(Entries on locating named things)
+ + + +
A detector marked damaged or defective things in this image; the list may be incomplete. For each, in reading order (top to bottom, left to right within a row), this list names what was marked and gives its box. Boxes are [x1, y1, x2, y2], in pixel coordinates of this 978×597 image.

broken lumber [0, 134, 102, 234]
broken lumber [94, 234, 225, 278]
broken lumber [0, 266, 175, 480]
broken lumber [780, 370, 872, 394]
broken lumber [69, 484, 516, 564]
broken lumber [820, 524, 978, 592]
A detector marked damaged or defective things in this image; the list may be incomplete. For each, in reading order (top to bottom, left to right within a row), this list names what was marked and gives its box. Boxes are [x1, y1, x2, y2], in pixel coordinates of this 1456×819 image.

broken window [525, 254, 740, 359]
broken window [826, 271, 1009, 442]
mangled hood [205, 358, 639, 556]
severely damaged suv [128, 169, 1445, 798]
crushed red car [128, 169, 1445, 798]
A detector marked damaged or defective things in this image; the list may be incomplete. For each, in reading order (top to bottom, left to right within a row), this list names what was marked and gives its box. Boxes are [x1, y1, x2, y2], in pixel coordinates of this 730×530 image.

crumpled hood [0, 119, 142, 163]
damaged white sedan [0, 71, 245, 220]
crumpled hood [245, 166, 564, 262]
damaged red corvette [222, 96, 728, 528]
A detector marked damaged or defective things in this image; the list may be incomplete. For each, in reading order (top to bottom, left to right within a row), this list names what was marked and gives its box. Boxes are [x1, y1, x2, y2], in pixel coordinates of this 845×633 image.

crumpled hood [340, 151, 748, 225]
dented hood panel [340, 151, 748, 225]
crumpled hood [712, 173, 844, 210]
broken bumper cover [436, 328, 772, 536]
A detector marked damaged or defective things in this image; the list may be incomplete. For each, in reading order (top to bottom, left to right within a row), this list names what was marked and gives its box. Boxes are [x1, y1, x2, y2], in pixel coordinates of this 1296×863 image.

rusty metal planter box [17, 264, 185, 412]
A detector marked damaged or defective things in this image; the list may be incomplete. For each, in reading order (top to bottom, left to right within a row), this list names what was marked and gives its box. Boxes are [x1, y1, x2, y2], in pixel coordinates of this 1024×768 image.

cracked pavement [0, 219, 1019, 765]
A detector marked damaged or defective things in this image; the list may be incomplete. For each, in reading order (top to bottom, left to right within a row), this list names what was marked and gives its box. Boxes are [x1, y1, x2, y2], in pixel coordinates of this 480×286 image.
+ + + +
• _Written problem_:
Repeat every one of the records above line for line, changing nothing.

• _Right answer_:
A detector marked damaged or defective things in this image; the list may be incomplete. For each, in reading order (top to bottom, left to right within a row), this list names what was marked and gives its box. Boxes are [x1, y1, x2, y2], in pixel coordinates of this 978×597 image.

broken lumber [0, 134, 102, 234]
broken lumber [94, 234, 225, 278]
broken lumber [0, 266, 175, 480]
broken lumber [780, 370, 872, 394]
broken lumber [69, 484, 516, 564]
broken lumber [820, 524, 978, 592]
A detector marked damaged or defective things in this image; the list may be incomplete. For each, in reading order (top to bottom, left to right within a row), this list names what was marked and gives its box. Boxes are [x1, y1, x2, y2], in pixel coordinates of this 1456×819 image.

broken window [525, 254, 740, 359]
broken window [826, 271, 1009, 442]
mangled hood [205, 358, 639, 556]
severely damaged suv [128, 169, 1445, 798]
crushed red car [128, 169, 1445, 798]
A detector marked damaged or defective things in this image; the list may be incomplete. For each, in reading order (top to bottom, left to right within a row), this list names what was marked and gives its box. Boxes are [x1, y1, x2, y2], in pixel coordinates of this 730×530 image.

crumpled hood [0, 119, 142, 163]
damaged white sedan [0, 71, 245, 220]
crumpled hood [245, 166, 564, 262]
damaged red corvette [222, 96, 728, 528]
A detector marked damaged or defective things in this image; the list may be incomplete. For each, in reading order (top to bottom, left to right within a row), this list names what was marked and gives its box. Boxes are [x1, y1, x2, y2], in pixel coordinates of this 845×633 image.

crumpled hood [340, 151, 748, 225]
dented hood panel [340, 151, 748, 225]
crumpled hood [712, 173, 844, 210]
broken bumper cover [436, 328, 772, 536]
A detector marked damaged or defective things in this image; the list may be incomplete. For each, in reading order (top to bottom, left to right within a row), this list names what was marked and gives its box. Boxes are [x1, y1, x2, y2], in pixel coordinates of this 1296×863 image.

rusty metal planter box [17, 264, 185, 412]
A detector marked damaged or defective things in this image; the list may be incomplete. For each, in reading order (top to bottom, left to right within a row), this list names what was marked and gives its box. Boxes are [x1, y1, x2, y2], in pixel coordinates of this 1024×768 image.

cracked pavement [0, 219, 1019, 765]
A detector marked damaged or defective things in this image; the list may be incomplete. For each, in reading order (top to bottom, left to right within a row), this list names what was marked and gives its box. Boxes are [x1, y1, x2, y2], in pixel coordinates of this 480×286 image.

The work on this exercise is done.